Restrict to start pathWhen enabled, only URLs whose path stays under the starting path prefix are crawled (useful for subsites). If this is on, Follow external links is effectively off—you cannot combine path restriction with arbitrary external domains.
URL should containOptional tags: if any are set, only URLs containing at least one of the substrings (case-insensitive) are synced—except the configured start URL, which is always allowed.
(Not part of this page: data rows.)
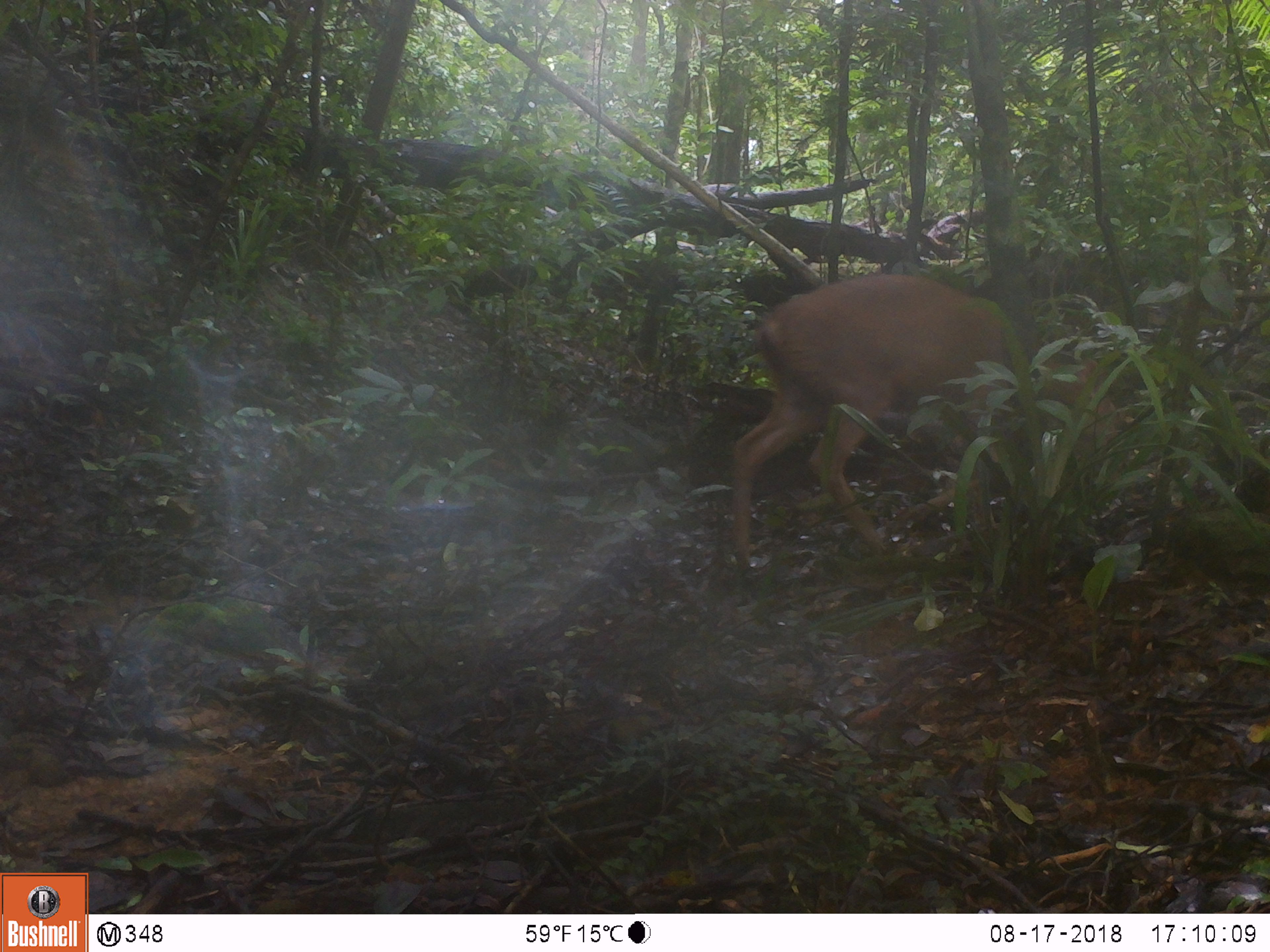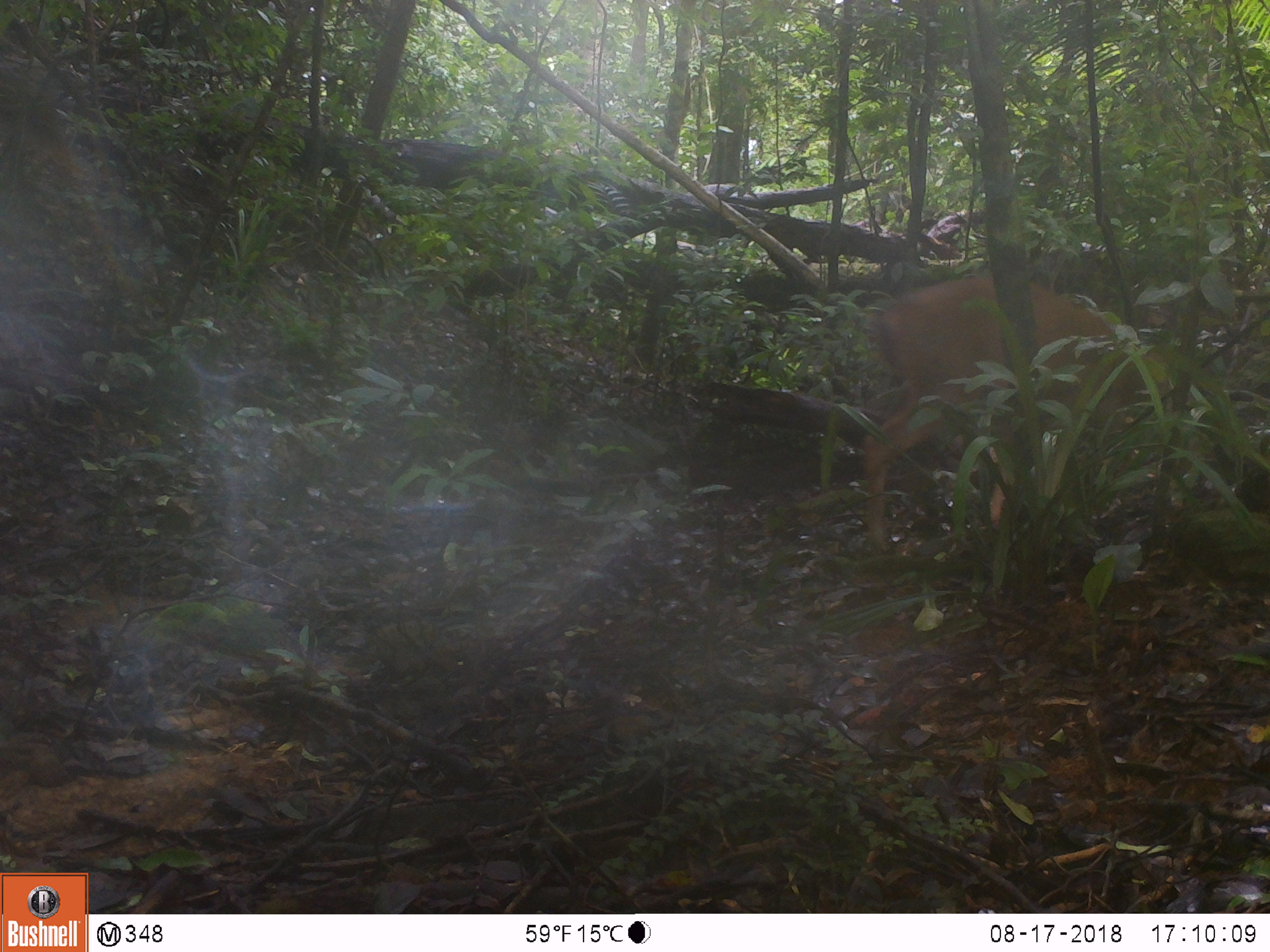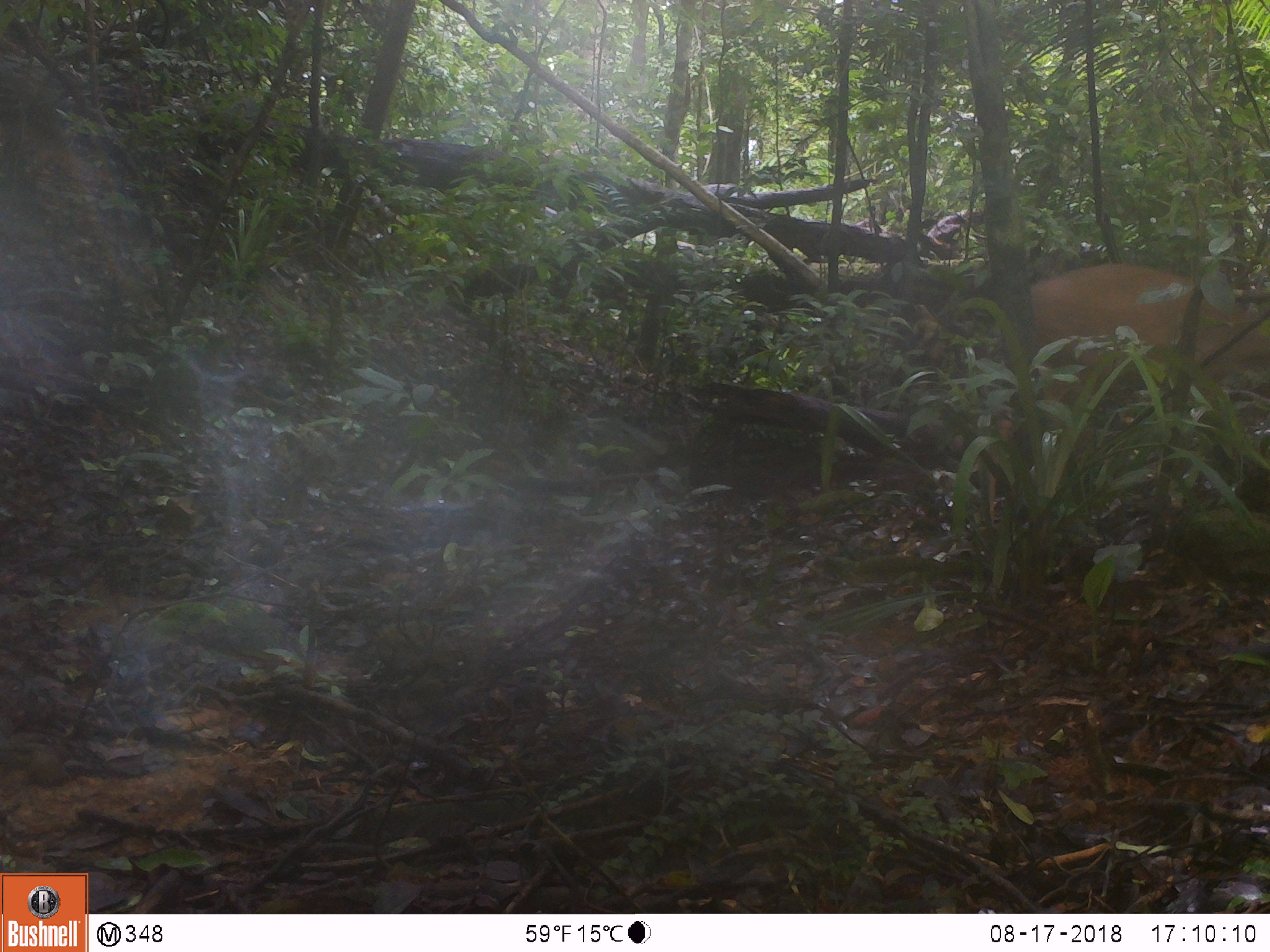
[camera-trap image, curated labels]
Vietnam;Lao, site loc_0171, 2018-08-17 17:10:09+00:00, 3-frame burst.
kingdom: Animalia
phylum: Chordata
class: Mammalia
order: Artiodactyla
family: Cervidae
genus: Muntiacus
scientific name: Muntiacus vuquangensis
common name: large-antlered muntjac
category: large antlered muntjac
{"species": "large antlered muntjac (large-antlered muntjac) (Muntiacus vuquangensis)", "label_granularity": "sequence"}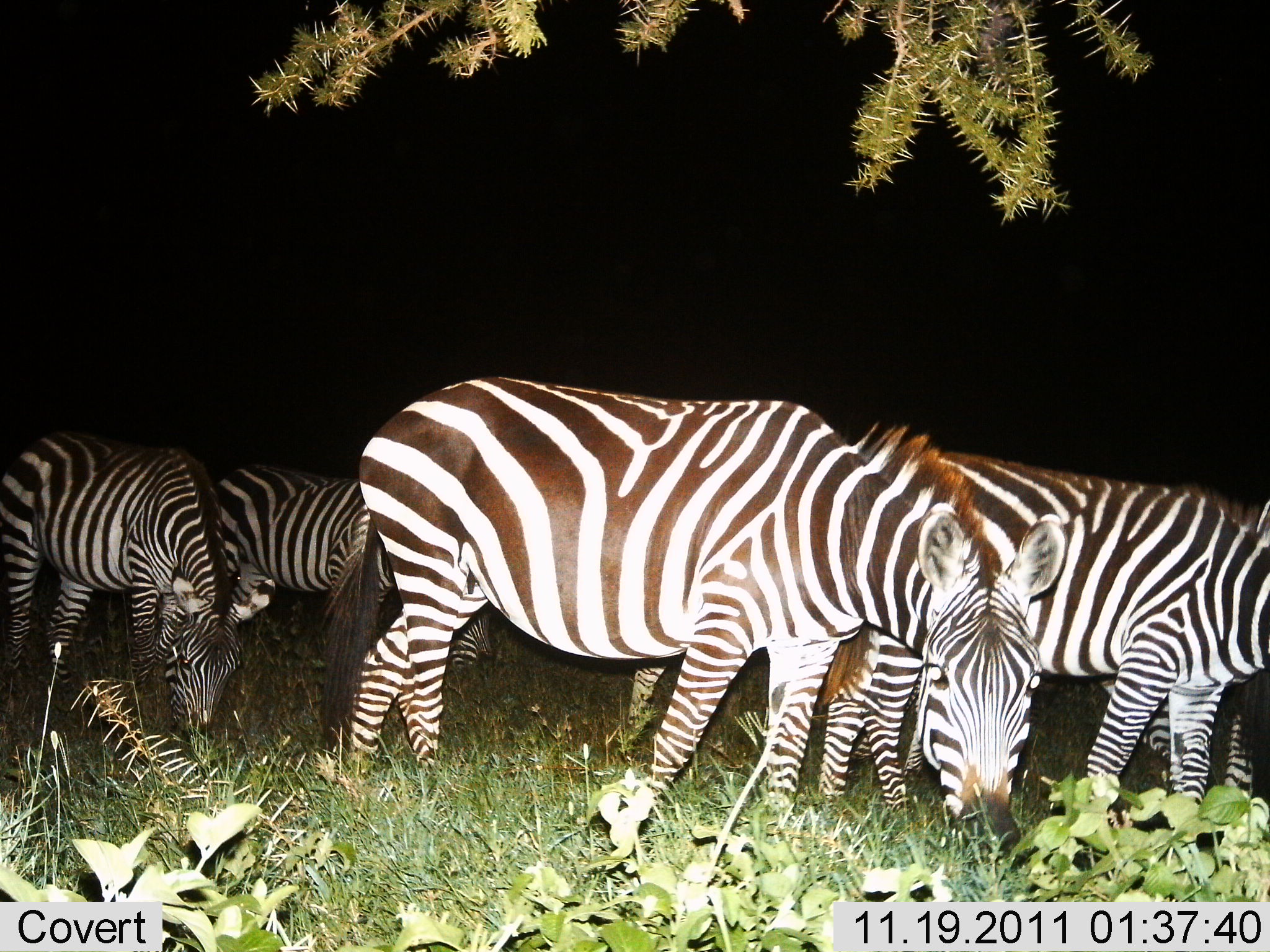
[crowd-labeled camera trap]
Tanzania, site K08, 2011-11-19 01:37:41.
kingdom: Animalia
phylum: Chordata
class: Mammalia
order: Perissodactyla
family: Equidae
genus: Equus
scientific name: Equus quagga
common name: plains zebra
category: zebra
Zebra (plains zebra) (Equus quagga), count 5. Behavior (volunteer vote fractions): standing 38%, resting 0%, moving 15%, interacting 0%. Young present (vote fraction): 0%. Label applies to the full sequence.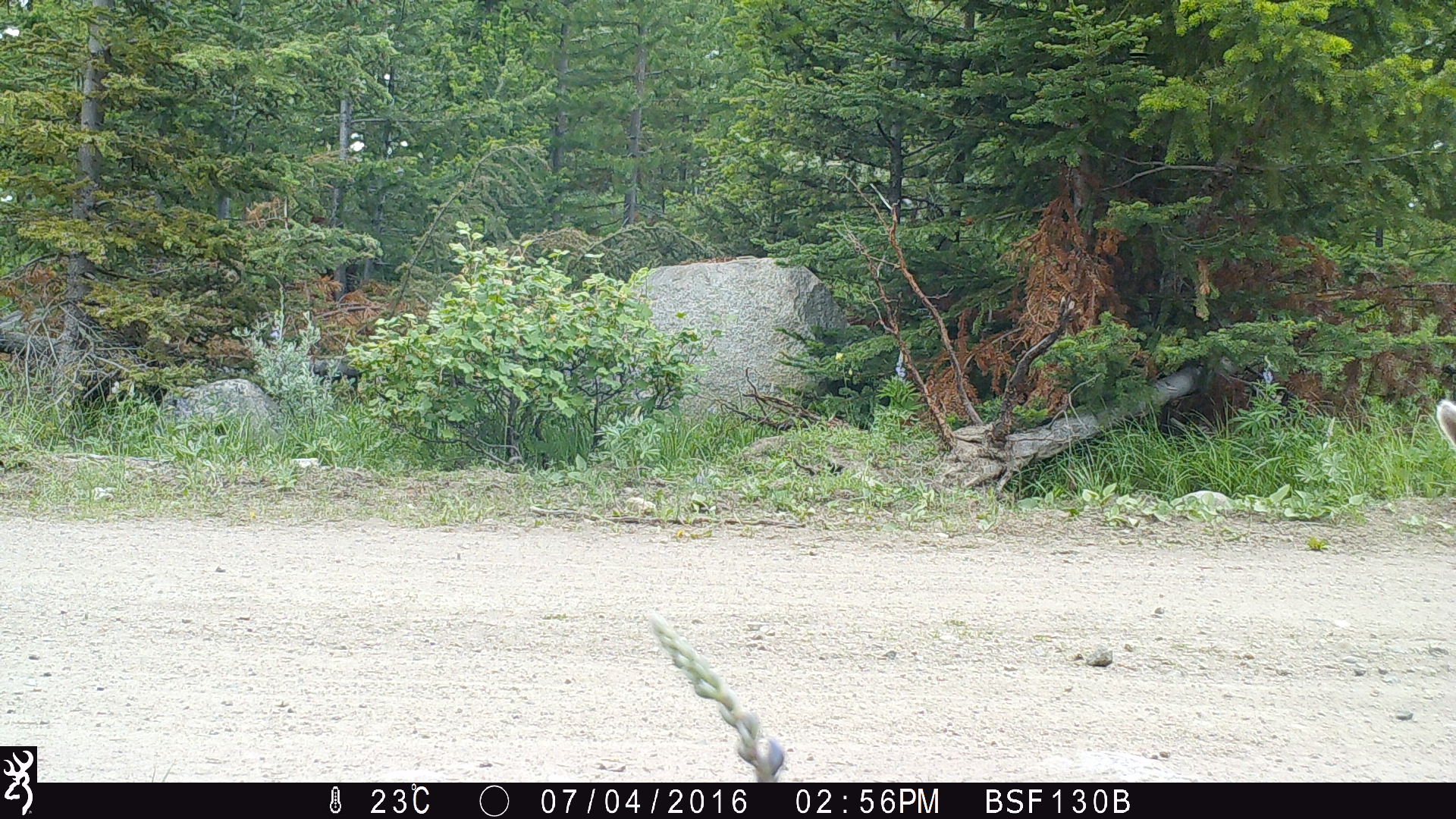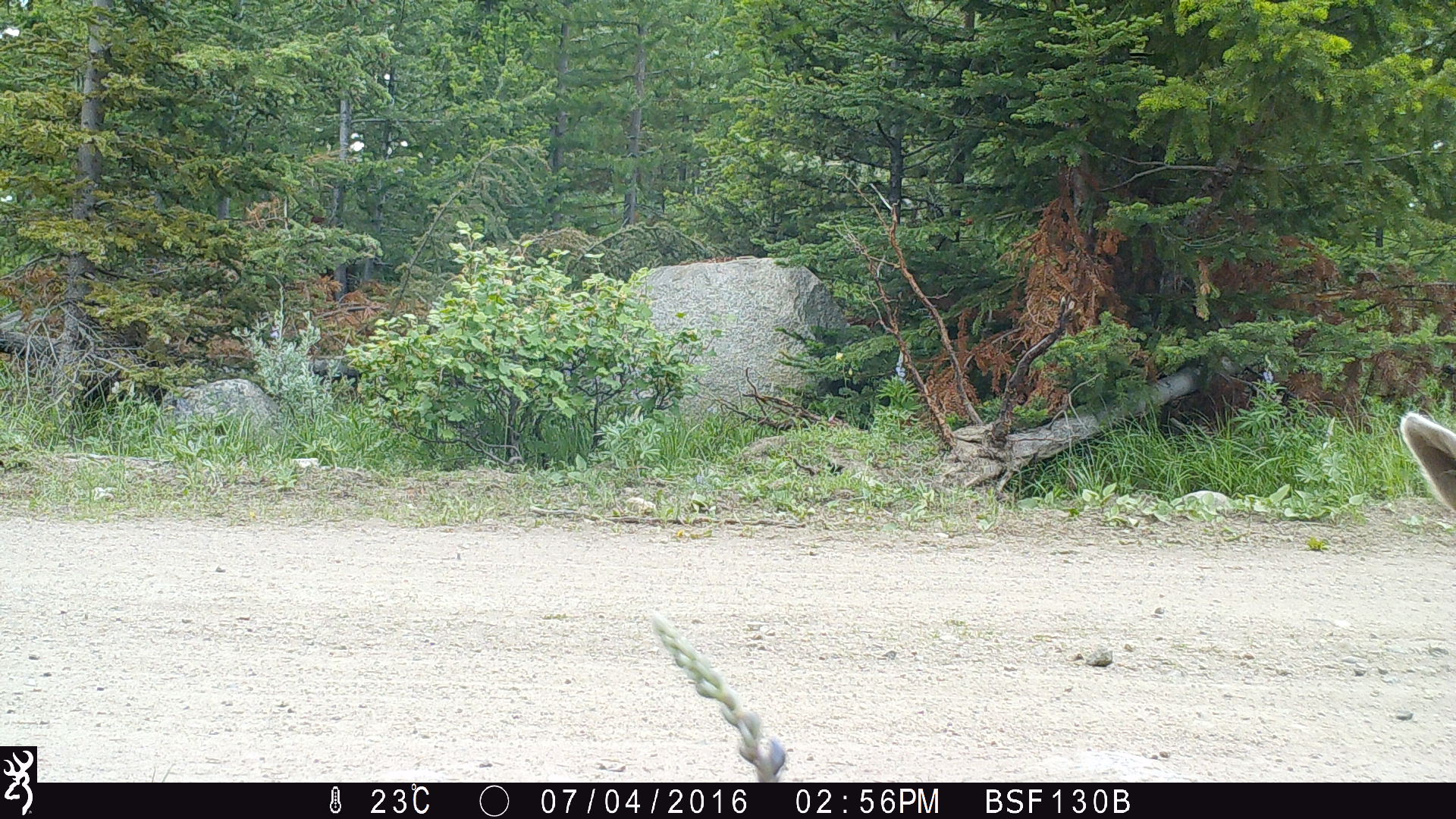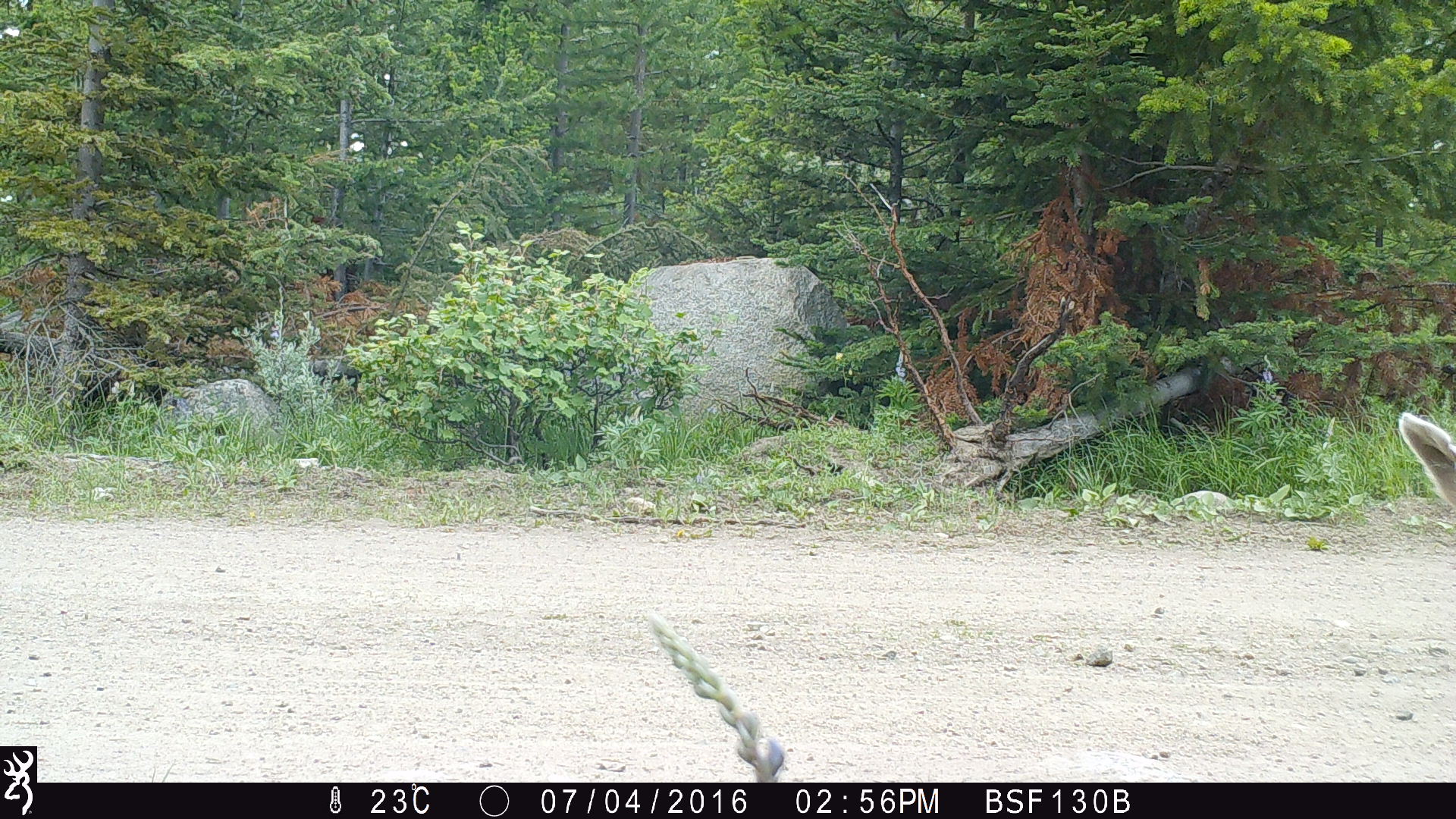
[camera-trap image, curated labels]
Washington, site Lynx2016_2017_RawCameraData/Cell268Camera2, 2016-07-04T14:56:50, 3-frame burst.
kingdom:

Step 5: Filters and indexing

  • Enable manual sync filter: This allows you to have control over which records are indexed. It stops records from being automatically indexed. You can then go to All Records section to index the records manually.
  • File extension filter: Restrict which file extensions are synced and skipped.
  • Indexing toggles: Turn indexing on or off by category for webpages, images, and documents (and related options shown in connector settings) to control what downstream search indexing receives.
Web connector

Step 6: Save configuration

After you finish configuring connector settings, click Save Configuration. Then toggle the connector to enable the crawling process.

Connector Workflow

What the connector does

  • Crawling: Starts from your configured Website URL. In recursive mode, discovers links from HTML, resolves them against the page URL, and visits URLs that pass validation (scheme, domain, path, extension, and optional URL substring filters).
  • Fetching: Uses a multi-strategy HTTP pipeline (standard client, then browser-like TLS profiles and fallbacks where available) to improve success on sites that use bot detection or CDN challenges. Requests use realistic browser headers and respect a per-response maximum size cap.
  • Content types: Treats HTML as web pages (title and cleaned text are derived for indexing). Also supports common documents (for example PDF, Office formats, CSV, JSON, XML, Markdown) and images (with processing for some formats in HTML context). Extension and indexing filters can narrow what is stored or sent for indexing.
  • Structure: Builds a record group for the configured root URL and file records per URL, with parent links so paths appear hierarchically where applicable. URLs are normalized (for example deduplication, trailing-slash handling for “directory” pages) to avoid duplicate records.
  • Sync: Supports scheduled sync (default daily) and connector filters (manual sync selection, file extensions, and indexing toggles in the product UI). Team vs personal scope controls who receives permissions on synced records.

Key limitations

  • Public content only: Anything that requires login, cookies, or private APIs is out of scope unless the URL returns the content without authentication.
  • Robots and rate limits: Respect your own policies and the target site’s terms of use. Heavy crawling can trigger 429 or blocks; the connector retries some transient errors with backoff but cannot guarantee access to every site.
  • Starting URL is fixed: After creation, the root Website URL (and its domain) cannot be changed; create a new connector for a different site or domain.

FAQ

Many sites use bot protection (CDNs, CAPTCHAs, or geographic rules). The connector tries multiple fetch strategies, but no integration can guarantee access. Try a simpler entry URL, reduce crawl rate by lowering scope (URL filters, single-page mode), or host documentation on a domain that allows automated access. Sites that require interactive login cannot be indexed with this connector alone.
Common reasons include: maximum pages or depth reached, URL should contain filtering out branches, same-domain rules excluding external links, path restriction excluding parent or sibling paths, extension filters, size limits skipping large files, non-retryable HTTP errors (for example 404), or links pointing only to asset types the crawler does not follow as pages.
No. The root URL and domain are fixed for the lifetime of the connector instance. To index a different site or domain, create a new Web connector.
For team scope, records are readable at the organization level as configured by PipesHub. For personal scope, ownership-style permissions are tied to the user who created the connector. Exact behavior matches your workspace’s connector permission model.